> [REQUIRED TASK]: Rewrite the records below, substituting "north at top" for every "north up" and keeping everything else the same. Omit the pictures from your answer.

══════════════════════════════

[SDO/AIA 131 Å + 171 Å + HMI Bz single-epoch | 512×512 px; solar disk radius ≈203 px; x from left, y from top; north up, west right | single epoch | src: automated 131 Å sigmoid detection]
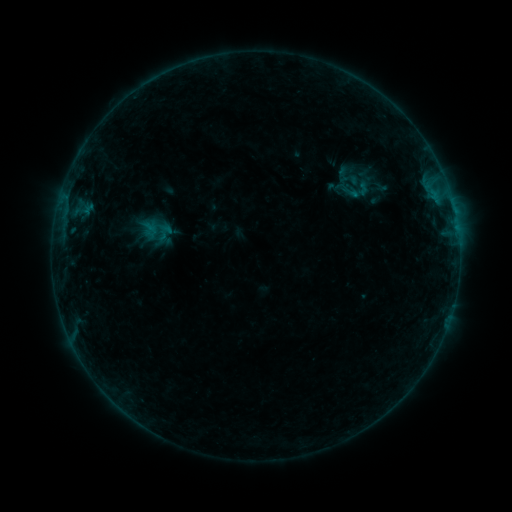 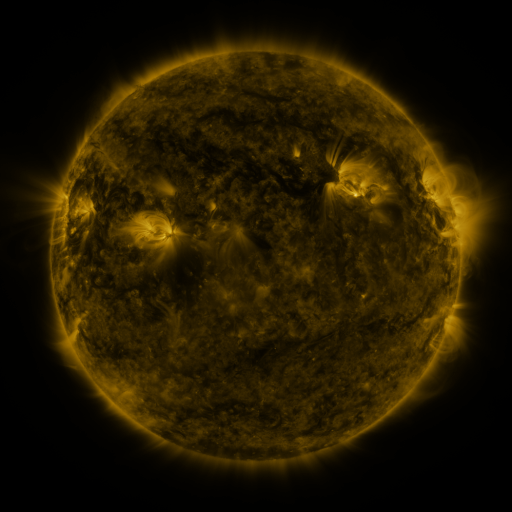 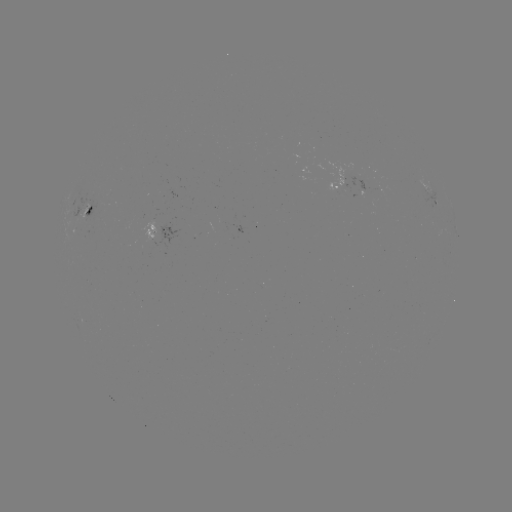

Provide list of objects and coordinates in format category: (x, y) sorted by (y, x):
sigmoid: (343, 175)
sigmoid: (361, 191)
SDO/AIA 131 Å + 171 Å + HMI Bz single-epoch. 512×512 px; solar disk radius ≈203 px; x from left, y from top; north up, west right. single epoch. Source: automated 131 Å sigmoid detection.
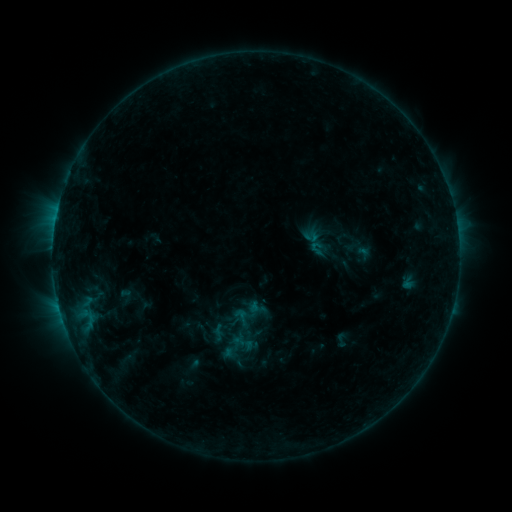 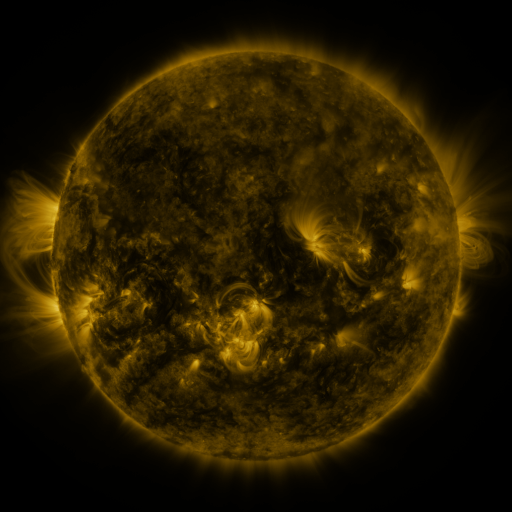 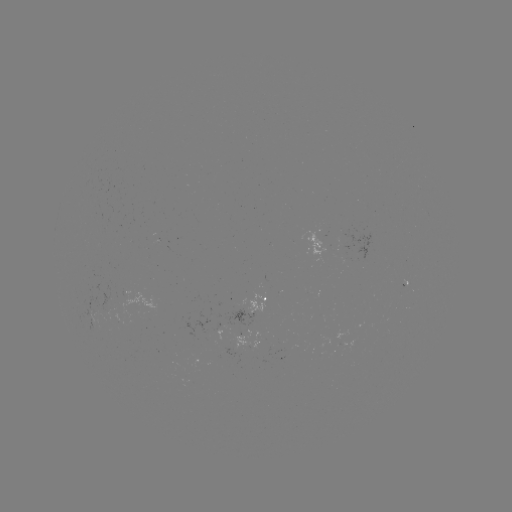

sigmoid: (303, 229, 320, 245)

══════════════════════════════

> [TASK RESPONSE]:
[SDO/AIA 131 Å + 171 Å + HMI Bz single-epoch | 512×512 px; solar disk radius ≈203 px; x from left, y from top; north at top, west right | single epoch | src: automated 131 Å sigmoid detection]

Provide list of objects and coordinates in format category: (x, y) sorted by (y, x):
sigmoid: (343, 175)
sigmoid: (361, 191)
SDO/AIA 131 Å + 171 Å + HMI Bz single-epoch. 512×512 px; solar disk radius ≈203 px; x from left, y from top; north at top, west right. single epoch. Source: automated 131 Å sigmoid detection.

sigmoid: (303, 229, 320, 245)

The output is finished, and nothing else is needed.